Amy’s husband, Kenneth Knopf, was a good friend of Dick Garbisch. They were
classmates and friends all the way from kindergarten in Austin, MN, through
Carleton College and after. During college they were both involved in sports:
Dick was a swimmer and Ken played tennis. Amy and Ken visited Dick at Ten Mile
for the first time even before they were married, probably in about 1938. They
married in 1940 and after that they continued to visit over the years. Amy
remembers meeting Jo Edwards on Dick’s tennis court in the 1960s when the
Edwards were renting at Woocks.
Ken and Amy finally bought on the lake in 1977 when Bob Crabb asked them to
be one of the partners to buy Camp Hillaway. Bob was the brother of Marge
Garbisch, Dick’s wife. When Bob arranged to buy the camp he asked 5 couples to
go in with him. They each chose land to build on and held some of the camp land
in common and sold a few more building lots. The Knopfs built where the old
shower house was located and added on to and renovated that and made it into a
guest house and then built a main cabin. Al Hardy was the builder and Burton
Woock was the plumber. Their neighbor to the west was Gutman. A few years later
his cabin was sold to Eric and Mimi Garbisch Carlson.
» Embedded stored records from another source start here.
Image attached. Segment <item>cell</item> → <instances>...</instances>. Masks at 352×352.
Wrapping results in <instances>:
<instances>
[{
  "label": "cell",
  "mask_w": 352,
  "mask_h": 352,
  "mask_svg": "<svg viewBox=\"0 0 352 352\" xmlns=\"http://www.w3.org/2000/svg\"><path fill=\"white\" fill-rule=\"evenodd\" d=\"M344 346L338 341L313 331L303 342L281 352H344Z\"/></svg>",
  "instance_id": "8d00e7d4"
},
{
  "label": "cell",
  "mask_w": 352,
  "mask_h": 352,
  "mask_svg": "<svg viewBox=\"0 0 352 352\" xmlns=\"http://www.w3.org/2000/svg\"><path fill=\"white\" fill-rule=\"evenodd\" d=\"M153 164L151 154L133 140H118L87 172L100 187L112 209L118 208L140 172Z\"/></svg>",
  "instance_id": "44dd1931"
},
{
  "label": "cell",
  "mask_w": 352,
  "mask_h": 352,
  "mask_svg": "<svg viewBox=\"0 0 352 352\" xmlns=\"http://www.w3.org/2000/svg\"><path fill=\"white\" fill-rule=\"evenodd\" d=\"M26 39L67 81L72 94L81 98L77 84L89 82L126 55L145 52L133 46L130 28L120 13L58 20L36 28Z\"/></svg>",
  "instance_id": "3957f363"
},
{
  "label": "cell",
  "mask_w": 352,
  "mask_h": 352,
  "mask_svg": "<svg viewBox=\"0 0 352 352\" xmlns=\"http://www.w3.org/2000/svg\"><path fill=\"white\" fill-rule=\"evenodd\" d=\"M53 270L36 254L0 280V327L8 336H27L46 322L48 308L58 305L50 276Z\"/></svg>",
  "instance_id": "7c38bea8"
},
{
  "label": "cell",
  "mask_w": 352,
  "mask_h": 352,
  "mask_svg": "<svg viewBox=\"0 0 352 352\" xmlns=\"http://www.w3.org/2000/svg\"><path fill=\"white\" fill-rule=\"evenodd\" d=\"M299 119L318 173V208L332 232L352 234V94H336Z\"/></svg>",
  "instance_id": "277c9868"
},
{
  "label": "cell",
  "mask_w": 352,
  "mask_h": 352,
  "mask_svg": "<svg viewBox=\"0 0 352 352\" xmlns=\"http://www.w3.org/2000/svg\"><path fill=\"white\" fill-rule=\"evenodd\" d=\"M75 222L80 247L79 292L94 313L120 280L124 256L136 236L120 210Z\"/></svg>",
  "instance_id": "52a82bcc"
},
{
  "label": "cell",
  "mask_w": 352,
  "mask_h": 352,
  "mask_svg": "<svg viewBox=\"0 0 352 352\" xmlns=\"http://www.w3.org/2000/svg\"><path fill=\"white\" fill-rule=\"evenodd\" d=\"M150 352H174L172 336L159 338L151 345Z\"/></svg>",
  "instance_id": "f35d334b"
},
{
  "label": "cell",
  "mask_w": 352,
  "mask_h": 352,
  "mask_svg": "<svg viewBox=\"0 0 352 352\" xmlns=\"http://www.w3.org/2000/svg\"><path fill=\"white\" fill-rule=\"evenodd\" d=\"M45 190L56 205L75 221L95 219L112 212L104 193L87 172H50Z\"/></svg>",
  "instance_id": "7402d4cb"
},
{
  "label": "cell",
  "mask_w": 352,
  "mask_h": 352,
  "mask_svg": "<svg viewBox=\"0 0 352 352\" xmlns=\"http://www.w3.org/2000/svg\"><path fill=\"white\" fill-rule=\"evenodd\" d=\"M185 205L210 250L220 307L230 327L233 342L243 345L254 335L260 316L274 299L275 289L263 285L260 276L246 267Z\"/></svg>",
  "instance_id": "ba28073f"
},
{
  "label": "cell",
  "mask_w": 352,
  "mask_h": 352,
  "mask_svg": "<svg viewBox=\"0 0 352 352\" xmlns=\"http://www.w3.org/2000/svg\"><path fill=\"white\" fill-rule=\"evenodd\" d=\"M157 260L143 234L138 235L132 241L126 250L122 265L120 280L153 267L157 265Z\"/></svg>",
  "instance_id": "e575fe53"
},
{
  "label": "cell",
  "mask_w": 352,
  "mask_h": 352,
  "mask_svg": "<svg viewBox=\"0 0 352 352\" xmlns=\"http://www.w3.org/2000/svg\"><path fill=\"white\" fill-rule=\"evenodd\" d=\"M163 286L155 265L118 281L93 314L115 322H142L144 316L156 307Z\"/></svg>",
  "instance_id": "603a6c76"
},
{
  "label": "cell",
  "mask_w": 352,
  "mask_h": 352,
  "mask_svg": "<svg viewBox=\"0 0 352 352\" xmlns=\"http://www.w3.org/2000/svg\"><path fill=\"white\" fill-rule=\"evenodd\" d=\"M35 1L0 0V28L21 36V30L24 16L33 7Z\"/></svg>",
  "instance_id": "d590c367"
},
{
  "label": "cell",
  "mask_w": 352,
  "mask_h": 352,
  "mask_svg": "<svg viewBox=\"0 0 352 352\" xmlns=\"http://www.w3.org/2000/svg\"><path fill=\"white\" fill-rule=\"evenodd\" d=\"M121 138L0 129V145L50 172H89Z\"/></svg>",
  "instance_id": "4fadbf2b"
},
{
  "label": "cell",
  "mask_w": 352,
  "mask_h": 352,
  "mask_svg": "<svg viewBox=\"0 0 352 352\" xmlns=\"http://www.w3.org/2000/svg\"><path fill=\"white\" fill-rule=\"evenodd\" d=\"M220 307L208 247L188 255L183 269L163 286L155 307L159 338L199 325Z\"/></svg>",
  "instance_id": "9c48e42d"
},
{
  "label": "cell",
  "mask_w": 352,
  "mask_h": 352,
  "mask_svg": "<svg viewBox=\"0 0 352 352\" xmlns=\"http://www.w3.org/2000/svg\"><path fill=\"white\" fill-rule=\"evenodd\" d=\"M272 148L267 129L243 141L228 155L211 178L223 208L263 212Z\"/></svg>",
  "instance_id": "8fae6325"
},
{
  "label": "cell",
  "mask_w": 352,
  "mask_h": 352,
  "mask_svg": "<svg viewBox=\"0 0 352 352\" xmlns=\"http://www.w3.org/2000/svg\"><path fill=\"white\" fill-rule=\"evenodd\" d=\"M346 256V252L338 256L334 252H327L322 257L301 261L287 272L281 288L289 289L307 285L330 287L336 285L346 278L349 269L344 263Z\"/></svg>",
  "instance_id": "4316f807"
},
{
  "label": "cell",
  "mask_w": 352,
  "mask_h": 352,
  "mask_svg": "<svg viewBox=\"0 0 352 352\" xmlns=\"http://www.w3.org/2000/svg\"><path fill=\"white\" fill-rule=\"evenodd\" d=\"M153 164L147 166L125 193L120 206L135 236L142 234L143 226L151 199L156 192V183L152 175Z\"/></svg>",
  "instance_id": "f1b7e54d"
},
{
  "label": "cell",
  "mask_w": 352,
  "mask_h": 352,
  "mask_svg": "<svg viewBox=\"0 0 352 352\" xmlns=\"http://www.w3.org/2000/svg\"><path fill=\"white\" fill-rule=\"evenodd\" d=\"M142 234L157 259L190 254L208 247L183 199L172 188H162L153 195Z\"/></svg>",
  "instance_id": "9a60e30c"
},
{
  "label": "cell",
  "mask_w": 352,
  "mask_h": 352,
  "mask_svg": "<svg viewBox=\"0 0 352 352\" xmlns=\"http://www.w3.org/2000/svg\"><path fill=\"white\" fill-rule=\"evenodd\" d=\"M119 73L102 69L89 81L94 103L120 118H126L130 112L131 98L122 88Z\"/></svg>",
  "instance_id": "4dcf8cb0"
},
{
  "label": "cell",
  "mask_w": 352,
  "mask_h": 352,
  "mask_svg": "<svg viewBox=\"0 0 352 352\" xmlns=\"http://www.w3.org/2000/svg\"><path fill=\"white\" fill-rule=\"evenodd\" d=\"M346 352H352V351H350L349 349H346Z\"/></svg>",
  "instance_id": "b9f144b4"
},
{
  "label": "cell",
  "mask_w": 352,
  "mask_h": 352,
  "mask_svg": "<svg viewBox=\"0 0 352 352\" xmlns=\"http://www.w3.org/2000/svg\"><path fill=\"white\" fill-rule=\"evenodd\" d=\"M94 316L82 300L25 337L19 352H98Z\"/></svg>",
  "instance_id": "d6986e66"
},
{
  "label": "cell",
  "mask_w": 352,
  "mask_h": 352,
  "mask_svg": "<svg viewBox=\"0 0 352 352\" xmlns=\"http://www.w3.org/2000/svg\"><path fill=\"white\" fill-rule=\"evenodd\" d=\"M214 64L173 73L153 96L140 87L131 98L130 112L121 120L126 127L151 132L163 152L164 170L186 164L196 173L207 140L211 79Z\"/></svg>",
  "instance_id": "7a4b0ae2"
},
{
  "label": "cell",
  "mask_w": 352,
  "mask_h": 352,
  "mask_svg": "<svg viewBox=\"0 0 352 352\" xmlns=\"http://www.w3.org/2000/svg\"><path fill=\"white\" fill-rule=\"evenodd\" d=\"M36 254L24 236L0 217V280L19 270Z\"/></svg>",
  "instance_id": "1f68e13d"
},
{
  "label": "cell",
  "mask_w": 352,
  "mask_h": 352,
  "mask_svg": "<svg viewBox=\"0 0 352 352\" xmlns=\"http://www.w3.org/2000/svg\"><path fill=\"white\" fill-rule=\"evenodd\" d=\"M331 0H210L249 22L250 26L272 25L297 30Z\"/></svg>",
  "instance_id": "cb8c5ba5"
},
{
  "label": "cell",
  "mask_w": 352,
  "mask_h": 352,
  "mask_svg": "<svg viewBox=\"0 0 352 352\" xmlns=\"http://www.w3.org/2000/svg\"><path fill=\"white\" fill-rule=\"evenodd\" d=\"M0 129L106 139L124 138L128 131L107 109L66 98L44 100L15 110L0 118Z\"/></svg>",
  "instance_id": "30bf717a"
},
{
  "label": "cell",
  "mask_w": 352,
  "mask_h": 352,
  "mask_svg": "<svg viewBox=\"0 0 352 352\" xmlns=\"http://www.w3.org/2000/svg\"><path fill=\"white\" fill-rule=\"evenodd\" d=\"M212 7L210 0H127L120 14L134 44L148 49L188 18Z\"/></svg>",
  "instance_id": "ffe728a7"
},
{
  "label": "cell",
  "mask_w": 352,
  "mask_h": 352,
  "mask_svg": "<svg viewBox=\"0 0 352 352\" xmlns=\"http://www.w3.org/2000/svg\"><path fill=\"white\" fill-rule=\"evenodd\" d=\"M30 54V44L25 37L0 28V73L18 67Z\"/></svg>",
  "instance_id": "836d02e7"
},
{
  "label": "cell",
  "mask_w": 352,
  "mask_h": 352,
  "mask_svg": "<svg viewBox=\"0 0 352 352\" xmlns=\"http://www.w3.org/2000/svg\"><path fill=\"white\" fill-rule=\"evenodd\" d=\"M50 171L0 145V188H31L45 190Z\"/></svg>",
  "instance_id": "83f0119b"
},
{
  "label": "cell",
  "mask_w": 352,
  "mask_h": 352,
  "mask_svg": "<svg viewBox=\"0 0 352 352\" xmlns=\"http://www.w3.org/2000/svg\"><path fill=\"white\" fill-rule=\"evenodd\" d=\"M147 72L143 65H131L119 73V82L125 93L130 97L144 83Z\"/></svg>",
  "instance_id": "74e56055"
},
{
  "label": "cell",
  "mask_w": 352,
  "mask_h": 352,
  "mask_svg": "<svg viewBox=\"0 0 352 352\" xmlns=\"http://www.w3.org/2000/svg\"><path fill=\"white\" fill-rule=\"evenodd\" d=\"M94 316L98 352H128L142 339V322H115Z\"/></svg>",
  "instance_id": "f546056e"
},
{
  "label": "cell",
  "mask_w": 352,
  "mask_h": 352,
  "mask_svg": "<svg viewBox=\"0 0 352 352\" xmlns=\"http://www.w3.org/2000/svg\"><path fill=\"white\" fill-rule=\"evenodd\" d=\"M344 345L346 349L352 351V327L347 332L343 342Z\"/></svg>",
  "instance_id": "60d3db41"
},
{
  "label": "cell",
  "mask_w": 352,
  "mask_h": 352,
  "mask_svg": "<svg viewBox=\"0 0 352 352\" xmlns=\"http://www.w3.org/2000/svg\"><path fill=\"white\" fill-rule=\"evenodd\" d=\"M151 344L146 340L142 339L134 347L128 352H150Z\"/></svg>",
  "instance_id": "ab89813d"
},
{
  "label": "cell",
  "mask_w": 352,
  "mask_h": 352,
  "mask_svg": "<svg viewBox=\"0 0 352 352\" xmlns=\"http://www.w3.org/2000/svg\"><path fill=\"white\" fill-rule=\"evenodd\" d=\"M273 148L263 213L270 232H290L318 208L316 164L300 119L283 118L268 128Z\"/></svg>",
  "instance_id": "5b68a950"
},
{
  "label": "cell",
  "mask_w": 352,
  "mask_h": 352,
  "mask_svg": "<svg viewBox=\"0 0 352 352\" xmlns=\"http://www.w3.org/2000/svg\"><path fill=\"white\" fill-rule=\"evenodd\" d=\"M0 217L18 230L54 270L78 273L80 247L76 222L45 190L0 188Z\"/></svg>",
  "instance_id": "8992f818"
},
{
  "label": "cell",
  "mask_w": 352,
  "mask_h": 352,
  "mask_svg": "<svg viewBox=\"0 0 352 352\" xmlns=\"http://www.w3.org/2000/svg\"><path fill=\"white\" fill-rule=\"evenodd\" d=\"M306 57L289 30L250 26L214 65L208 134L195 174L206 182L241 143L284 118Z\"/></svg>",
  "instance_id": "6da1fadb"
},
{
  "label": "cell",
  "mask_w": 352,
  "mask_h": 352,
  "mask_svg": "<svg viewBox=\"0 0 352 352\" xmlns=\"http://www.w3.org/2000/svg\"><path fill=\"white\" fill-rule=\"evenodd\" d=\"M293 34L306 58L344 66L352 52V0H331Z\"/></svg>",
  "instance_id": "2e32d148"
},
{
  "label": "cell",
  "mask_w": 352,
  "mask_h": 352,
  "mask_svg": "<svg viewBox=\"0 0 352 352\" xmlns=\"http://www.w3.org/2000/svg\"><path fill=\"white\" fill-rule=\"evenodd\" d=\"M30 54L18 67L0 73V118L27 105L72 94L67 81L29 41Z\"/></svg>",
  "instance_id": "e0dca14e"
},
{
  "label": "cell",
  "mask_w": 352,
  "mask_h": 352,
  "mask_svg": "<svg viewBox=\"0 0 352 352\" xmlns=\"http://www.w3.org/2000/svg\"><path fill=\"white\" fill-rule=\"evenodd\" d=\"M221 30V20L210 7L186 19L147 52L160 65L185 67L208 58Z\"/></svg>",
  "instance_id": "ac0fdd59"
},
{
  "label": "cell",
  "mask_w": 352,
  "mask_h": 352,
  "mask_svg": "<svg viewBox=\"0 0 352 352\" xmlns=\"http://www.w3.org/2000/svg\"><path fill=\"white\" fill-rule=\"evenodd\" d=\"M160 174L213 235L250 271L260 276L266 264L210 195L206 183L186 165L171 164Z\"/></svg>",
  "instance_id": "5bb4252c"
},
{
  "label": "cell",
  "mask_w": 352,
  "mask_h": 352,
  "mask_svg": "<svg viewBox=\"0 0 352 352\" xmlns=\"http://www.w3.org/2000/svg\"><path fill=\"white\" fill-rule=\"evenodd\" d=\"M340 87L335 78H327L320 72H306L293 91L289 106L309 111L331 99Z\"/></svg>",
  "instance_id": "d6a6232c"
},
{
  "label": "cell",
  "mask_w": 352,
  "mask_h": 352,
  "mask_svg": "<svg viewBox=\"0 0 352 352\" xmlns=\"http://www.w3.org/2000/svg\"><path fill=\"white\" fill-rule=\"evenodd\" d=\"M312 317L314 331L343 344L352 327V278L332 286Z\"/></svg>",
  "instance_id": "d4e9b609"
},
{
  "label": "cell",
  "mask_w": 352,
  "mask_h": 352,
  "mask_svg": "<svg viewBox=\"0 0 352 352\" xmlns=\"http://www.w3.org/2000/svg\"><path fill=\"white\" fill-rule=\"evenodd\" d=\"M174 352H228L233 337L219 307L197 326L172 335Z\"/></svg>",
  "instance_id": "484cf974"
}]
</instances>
Although Ken and Amy have 2 sons, Jim b.1942 and Richard b.1945, by the time
they bought at the lake their sons were grown and so didn’t grow up coming to 10
Mile and never spent much time here. Jim Knopf is a landscape architect in
Boulder, CO, and has written two books about waterwise gardening: The Xeriscape
Flower Gardener: A Waterwise Guide For The Rocky Mountain Region, and Waterwise
Landscaping With Trees, Shrubs, And Vines: A Xeriscape Guide For The Rocky
Mountain Region, California, And The Desert Southwest. Richard Knopf lives in
Wisconsin and has a son, Levon, age 20.
Unfortunately, in 1995 Ken died. Amy came up for 2 more summers in their
cabin but found it increasingly difficult. She said there was a bear which used
to wander the shore. Mimi Garbisch would call and say, the bear just left here
and is headed your way. Then Amy would watch for him and keep her little dog
inside until he’d moved on. Then she would call the next neighbor, Barbara
Black, and warn her that the bear was on his way. She also had bats and one
night had one in her bedroom. She went to the kitchen to get a strainer to catch
him with but when she got back he had flown out of the room so she closed the
door and went to sleep only to wake in the morning to find the bat hanging on
the curtain in her bedroom.
Once when she had just arrived at the cabin she put out a bird feeder in back
and then walked around to the front to put out some flowers and then went out to
the back again and saw the bear walking off down the driveway with the bird
feeder she’d just put out.
By the end of her second summer alone she decided to sell and sold to David
and Mary Lee Losby, who sold to Bruce and Susan Edwards in 2010.
In the early years of the Hillaway partnership, all the partners had a
wonderful social life together with much tennis (the camp had and still has 2
tennis courts) and many dinners together. Many happy memories were made in those
years.
I remember a dinner at Ken and Amy’s cabin in the mid-80s with friends
involved in Burma: Eddie Robinson who had been with the US foreign service
there, our friend the Rev. Paul Clasper, who had lived there for 20 years as a
Baptist missionary running the seminary just outside Rangoon at Insein, and his
wife Janet, and Knopf’s friend, Betty Danielson, who was a friend to many
Burmese and used to travel there often with things to help them. It was a very
memorable dinner.
After selling, Amy rented my cabin for a week each summer for a few summers.
She liked to come up in June when people weren’t too busy and she could visit
and entertain her 10 Mile friends. Many people I’ve met for the first time tell
me they know my cabin because they had dinner there with Amy.
Now Amy is living at Friendship Village in Bloomington, MN. Her friends still
ask her to come back but it’s been several years now since she’s done so. My
father told me that he has begged her to come stay with them but he doesn’t
think she will. Many Ten Mile friends miss her sweet presence. I do too.